Computational and Biological Learning Lab, Department of Engineering, University of Cambridge, Cambridge, UK.
Sainsbury Wellcome Centre, University College London, London, UK.
Nat Neurosci. 2024 Jul;27(7):1340-1348. doi: 10.1038/s41593-024-01675-7. Epub 2024 Jun 7.
When faced with a novel situation, people often spend substantial periods of time contemplating possible futures. For such planning to be rational, the benefits to behavior must compensate for the time spent thinking. Here, we capture these features of behavior by developing a neural network model where planning itself is controlled by the prefrontal cortex. This model consists of a meta-reinforcement learning agent augmented with the ability to plan by sampling imagined action sequences from its own policy, which we call 'rollouts'. In a spatial navigation task, the agent learns to plan when it is beneficial, which provides a normative explanation for empirical variability in human thinking times. Additionally, the patterns of policy rollouts used by the artificial agent closely resemble patterns of rodent hippocampal replays. Our work provides a theory of how the brain could implement planning through prefrontal-hippocampal interactions, where hippocampal replays are triggered by-and adaptively affect-prefrontal dynamics.

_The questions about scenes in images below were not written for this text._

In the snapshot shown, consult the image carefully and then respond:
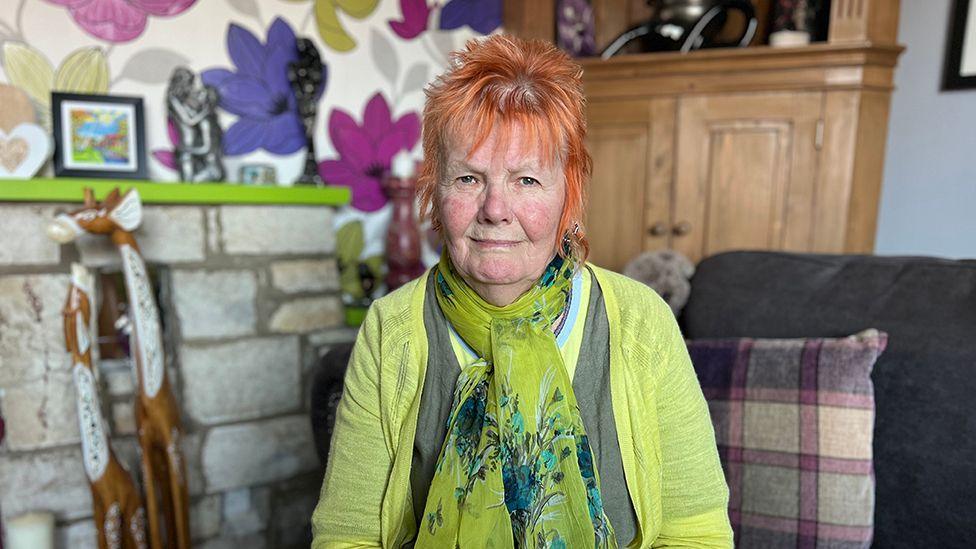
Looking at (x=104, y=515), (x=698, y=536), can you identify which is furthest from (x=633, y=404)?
(x=104, y=515)

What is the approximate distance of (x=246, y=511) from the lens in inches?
74.8

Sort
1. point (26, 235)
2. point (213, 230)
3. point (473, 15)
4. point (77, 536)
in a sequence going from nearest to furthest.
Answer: point (26, 235) < point (77, 536) < point (213, 230) < point (473, 15)

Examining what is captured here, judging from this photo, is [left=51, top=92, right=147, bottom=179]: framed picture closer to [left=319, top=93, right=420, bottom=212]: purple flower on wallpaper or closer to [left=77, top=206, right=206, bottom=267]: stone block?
[left=77, top=206, right=206, bottom=267]: stone block

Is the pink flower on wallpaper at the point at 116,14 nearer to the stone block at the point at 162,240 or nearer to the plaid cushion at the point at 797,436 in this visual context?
the stone block at the point at 162,240

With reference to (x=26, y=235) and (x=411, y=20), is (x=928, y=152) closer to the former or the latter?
(x=411, y=20)

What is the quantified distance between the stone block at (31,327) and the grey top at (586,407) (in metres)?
1.17

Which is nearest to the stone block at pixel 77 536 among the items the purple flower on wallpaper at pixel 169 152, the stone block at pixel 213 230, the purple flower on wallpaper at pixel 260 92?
the stone block at pixel 213 230

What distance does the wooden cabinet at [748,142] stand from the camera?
6.38 feet

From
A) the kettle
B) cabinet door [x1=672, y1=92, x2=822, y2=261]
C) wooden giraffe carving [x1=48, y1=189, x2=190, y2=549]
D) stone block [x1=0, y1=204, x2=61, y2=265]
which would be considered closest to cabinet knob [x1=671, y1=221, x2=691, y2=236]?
cabinet door [x1=672, y1=92, x2=822, y2=261]

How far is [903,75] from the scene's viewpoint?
2129 mm

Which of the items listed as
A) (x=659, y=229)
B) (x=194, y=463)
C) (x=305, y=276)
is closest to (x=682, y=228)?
(x=659, y=229)

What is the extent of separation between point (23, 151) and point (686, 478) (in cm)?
170

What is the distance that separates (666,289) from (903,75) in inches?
55.3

当面对新情况时,人们通常会花费大量时间思考可能的未来。为了使这种规划具有合理性,行为的收益必须弥补思考所花费的时间。在这里,我们通过开发一个神经网络模型来捕捉行为的这些特征,其中规划本身由前额叶皮层控制。该模型由一个元强化学习代理组成,该代理具有通过从其自身策略中采样想象的动作序列进行规划的能力,我们称之为“rollouts”。在空间导航任务中,当代理受益时,它会学习进行规划,这为人类思考时间的经验可变性提供了一个规范解释。此外,人工代理使用的策略 rollout 模式与啮齿动物海马体重放的模式非常相似。我们的工作提供了一种理论,说明大脑如何通过前额叶-海马体相互作用来实现规划,其中海马体重放由前额叶动力学触发,并自适应地影响前额叶动力学。